Teraz procedury dla matek, które urodzą martwe dziecko, są bardziej ludzkie.
- Ubezpieczonej matce, która utraciła ciążę przysługuje zasiłek macierzyński za okres urlopu macierzyńskiego w wymiarze 8 tygodni po porodzie. Prawo do zasiłku przysługuje na takich samych zasadach zarówno kobiecie zatrudnionej na umowie o pracę, jak i osobie podlegającej ubezpieczeniu chorobowemu z innego tytułu – na przykład prowadzącej pozarolniczą działalność gospodarczą
- informuje Wojciech Ściwiarski, rzecznik prasowy ZUS w województwie mazowieckim.
Zaświadczenie o martwym urodzeniu powinno zostać wystawione na podstawie dokumentacji medycznej przez:
- lekarza, który ma tytuł specjalisty w dziedzinie położnictwa i ginekologii,
- lekarza w trakcie odbywania specjalizacji z położnictwa i ginekologii,
- położną.
Ten dokument będzie stanowił podstawę do wypłaty zasiłku macierzyńskiego lub pogrzebowego w przypadku, gdy nie zostanie sporządzony akt urodzenia dziecka z adnotacją o martwym urodzeniu.
Co ważne, nowe przepisy wprowadzają też zmiany w kwestii przyznawania zasiłku pogrzebowego.

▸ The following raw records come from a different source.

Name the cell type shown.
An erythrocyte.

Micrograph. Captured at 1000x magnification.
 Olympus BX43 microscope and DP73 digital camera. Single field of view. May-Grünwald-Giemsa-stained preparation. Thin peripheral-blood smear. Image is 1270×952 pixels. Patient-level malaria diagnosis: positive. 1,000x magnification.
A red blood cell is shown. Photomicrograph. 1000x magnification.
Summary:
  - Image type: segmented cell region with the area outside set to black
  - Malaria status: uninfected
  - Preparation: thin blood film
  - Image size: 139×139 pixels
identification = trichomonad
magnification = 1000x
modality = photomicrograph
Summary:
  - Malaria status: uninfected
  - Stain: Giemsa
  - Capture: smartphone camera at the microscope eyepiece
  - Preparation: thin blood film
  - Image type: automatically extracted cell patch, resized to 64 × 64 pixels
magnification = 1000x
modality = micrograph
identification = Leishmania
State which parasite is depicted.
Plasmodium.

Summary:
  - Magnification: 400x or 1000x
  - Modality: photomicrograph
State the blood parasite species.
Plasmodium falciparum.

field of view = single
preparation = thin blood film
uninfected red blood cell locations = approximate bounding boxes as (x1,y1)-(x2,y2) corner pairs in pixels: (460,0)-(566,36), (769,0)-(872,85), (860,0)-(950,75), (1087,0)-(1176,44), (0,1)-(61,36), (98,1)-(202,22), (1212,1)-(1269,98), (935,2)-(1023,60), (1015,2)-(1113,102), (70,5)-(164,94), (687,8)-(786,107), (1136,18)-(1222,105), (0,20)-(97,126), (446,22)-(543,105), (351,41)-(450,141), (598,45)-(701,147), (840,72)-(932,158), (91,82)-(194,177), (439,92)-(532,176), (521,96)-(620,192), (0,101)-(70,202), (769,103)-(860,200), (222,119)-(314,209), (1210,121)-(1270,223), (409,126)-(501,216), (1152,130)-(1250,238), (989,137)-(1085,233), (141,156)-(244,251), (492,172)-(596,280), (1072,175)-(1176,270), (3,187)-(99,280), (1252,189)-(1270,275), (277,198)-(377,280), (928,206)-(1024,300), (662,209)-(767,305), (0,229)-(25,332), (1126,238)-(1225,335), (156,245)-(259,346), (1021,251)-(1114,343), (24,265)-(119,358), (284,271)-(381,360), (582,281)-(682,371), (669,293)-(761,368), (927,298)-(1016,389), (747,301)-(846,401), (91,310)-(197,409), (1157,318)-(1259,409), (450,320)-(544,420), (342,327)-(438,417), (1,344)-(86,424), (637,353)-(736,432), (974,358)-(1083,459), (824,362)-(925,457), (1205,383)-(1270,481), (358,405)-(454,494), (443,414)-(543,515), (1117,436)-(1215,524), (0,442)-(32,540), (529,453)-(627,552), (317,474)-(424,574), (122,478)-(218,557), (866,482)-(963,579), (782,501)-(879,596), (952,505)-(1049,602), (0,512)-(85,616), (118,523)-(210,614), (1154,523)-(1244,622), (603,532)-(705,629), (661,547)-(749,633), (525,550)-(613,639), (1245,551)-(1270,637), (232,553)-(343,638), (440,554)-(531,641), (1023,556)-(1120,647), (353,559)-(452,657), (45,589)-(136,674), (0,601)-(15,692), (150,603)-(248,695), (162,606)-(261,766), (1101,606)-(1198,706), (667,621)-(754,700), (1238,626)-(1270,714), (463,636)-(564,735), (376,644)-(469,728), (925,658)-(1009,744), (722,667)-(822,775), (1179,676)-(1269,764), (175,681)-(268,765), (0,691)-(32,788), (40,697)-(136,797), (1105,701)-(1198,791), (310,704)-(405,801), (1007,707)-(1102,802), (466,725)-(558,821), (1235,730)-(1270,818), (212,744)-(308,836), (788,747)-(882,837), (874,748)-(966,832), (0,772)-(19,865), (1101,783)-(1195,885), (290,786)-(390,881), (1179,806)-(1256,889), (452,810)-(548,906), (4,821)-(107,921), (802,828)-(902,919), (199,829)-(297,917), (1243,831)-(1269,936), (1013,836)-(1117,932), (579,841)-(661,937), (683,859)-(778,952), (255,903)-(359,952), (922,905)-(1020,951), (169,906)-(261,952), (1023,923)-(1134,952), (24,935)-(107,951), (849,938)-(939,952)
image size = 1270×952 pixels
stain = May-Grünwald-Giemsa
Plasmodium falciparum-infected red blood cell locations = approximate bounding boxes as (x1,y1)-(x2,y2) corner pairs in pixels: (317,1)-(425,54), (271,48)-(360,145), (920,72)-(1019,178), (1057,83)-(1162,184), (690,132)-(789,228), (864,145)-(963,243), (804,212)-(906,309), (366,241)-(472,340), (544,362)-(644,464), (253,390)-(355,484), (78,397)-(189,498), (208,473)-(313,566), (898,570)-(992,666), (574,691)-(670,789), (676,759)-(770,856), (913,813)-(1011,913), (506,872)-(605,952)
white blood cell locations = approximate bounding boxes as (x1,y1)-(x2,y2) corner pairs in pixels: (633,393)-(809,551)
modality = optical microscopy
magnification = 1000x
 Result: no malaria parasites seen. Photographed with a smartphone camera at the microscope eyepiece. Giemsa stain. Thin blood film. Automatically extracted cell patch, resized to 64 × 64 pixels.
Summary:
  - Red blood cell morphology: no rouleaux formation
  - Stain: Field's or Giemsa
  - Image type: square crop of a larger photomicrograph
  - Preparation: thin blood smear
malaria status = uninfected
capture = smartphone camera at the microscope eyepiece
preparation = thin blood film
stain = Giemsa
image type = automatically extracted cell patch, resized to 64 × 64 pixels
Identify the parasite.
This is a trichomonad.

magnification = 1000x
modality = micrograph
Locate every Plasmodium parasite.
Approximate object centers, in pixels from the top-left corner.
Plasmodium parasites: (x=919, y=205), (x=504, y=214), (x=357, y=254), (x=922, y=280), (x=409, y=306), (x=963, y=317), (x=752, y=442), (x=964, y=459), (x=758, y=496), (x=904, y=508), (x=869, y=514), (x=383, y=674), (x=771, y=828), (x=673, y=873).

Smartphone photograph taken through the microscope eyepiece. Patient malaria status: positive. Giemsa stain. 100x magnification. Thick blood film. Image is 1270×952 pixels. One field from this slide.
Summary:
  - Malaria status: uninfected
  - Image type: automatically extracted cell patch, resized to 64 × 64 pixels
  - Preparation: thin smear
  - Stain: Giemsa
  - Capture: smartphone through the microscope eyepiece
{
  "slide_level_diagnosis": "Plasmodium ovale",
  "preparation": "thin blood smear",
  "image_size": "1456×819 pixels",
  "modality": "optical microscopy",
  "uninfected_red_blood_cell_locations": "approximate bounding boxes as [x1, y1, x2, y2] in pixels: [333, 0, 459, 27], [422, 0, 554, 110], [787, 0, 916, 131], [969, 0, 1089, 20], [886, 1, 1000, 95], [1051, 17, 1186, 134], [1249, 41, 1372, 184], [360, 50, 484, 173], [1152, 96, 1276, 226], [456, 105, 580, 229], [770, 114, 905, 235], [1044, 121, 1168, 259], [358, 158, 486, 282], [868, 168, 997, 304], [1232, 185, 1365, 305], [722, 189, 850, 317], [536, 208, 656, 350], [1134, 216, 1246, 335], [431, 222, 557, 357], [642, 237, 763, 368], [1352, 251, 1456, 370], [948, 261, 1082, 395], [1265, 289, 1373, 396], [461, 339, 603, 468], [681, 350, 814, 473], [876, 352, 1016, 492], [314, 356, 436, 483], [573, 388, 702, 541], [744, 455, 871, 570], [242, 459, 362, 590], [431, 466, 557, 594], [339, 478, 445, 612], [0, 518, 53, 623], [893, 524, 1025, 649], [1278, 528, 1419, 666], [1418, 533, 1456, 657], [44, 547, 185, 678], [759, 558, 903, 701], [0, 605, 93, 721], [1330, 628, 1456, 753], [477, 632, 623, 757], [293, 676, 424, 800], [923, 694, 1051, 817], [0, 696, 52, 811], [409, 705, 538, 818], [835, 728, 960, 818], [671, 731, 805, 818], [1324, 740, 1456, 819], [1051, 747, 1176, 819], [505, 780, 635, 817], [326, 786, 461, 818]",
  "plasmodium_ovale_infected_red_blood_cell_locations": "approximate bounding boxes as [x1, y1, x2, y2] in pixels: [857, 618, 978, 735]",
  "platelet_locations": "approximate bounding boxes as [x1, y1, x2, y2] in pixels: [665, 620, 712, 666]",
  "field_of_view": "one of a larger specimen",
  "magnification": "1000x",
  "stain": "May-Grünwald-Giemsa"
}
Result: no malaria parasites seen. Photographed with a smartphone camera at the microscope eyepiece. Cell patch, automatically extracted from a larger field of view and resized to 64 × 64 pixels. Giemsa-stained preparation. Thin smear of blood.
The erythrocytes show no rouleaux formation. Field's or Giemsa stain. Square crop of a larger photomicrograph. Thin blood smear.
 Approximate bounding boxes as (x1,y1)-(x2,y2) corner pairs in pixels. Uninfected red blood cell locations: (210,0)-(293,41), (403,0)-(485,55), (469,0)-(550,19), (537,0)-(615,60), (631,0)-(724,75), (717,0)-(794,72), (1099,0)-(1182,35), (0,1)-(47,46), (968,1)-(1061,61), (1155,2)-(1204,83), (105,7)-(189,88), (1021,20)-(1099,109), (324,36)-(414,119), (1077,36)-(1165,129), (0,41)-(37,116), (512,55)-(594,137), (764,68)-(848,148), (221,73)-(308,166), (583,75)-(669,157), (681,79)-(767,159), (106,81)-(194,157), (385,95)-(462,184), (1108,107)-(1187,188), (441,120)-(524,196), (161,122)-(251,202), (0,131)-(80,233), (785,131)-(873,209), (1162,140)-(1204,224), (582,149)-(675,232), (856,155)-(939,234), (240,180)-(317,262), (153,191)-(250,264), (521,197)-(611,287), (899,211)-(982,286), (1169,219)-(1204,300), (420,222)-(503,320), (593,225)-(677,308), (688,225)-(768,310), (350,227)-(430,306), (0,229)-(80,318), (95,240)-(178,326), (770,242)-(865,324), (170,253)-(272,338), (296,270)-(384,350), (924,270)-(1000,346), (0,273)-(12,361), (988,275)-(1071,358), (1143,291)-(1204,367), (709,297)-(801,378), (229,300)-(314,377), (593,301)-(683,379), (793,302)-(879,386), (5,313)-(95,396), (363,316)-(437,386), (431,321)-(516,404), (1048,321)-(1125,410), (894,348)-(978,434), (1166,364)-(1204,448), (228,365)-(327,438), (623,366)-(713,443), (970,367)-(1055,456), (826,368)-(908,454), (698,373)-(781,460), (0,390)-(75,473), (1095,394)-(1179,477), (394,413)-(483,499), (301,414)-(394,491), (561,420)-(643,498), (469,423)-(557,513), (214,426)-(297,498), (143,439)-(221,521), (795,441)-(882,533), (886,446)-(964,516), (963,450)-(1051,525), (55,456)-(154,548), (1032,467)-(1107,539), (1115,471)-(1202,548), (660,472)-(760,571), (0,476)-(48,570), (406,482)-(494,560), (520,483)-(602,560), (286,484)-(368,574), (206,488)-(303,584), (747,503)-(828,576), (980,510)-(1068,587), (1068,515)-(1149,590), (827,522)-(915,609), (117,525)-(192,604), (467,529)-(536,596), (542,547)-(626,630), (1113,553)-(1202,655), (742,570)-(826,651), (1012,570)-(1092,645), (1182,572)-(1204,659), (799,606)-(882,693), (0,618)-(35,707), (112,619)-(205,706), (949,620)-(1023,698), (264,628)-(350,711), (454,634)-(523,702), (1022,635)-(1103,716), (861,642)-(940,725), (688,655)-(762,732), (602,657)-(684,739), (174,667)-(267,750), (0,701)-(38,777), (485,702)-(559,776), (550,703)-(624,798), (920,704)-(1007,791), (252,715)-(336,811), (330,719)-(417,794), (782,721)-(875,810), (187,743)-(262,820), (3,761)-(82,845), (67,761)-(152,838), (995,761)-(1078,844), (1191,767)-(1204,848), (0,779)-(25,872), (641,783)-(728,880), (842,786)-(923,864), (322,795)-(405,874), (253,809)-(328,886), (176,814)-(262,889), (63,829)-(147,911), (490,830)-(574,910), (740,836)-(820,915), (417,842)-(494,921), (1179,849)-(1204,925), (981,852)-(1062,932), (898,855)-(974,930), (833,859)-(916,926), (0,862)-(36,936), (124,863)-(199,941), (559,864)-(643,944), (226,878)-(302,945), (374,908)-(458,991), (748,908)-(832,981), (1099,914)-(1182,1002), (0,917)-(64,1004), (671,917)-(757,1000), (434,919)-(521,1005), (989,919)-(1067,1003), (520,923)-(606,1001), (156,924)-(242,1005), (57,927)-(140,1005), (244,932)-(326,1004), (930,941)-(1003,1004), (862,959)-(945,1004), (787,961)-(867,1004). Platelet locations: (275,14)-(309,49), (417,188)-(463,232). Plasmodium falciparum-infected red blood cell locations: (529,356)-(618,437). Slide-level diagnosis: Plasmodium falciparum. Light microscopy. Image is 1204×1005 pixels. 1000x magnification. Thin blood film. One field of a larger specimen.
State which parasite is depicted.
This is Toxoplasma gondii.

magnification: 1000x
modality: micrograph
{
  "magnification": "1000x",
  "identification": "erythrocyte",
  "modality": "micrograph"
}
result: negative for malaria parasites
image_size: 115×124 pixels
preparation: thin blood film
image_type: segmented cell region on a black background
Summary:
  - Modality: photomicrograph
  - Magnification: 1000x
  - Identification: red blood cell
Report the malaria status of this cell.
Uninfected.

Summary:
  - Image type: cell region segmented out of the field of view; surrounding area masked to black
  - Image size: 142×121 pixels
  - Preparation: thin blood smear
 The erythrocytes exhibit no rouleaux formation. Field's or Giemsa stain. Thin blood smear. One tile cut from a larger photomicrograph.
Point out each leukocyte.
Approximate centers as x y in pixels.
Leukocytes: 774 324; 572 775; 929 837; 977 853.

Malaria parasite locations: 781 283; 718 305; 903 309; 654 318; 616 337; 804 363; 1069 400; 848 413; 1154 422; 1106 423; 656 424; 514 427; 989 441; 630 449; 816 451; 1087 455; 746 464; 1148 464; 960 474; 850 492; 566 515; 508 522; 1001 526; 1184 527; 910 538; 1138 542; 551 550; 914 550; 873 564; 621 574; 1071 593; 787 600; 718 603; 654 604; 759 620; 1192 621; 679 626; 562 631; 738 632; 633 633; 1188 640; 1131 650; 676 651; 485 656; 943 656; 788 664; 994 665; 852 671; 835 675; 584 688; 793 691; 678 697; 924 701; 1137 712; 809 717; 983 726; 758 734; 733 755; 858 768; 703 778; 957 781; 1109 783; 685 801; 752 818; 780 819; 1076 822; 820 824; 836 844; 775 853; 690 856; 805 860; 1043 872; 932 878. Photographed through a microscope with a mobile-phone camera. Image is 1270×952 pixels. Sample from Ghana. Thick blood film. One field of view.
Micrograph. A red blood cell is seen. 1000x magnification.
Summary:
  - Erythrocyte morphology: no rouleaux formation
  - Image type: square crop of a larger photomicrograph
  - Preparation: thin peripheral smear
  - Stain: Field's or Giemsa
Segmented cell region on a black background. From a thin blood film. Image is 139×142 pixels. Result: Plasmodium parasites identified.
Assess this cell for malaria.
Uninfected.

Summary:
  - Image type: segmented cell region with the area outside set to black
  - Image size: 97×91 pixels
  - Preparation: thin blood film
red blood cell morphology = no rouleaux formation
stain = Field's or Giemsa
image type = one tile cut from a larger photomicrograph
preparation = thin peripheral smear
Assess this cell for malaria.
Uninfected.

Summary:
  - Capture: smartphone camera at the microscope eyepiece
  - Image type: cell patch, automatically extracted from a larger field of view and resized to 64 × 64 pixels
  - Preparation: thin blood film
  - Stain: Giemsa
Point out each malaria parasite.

- W sytuacji, gdy nie zostanie sporządzony akt urodzenia z adnotacją o martwym urodzeniu, podstawą do ubiegania się o zasiłek pogrzebowy może być karta zgonu lub zaświadczenie wystawione przez lekarza albo położną
- tłumaczy Ściwiarski.
Ciężko to sobie wyobrazić, ale do tej pory kobiety bez sporządzonego aktu urodzenia nie miały prawa ani do zasiłku macierzyńskiego, ani pogrzebowego.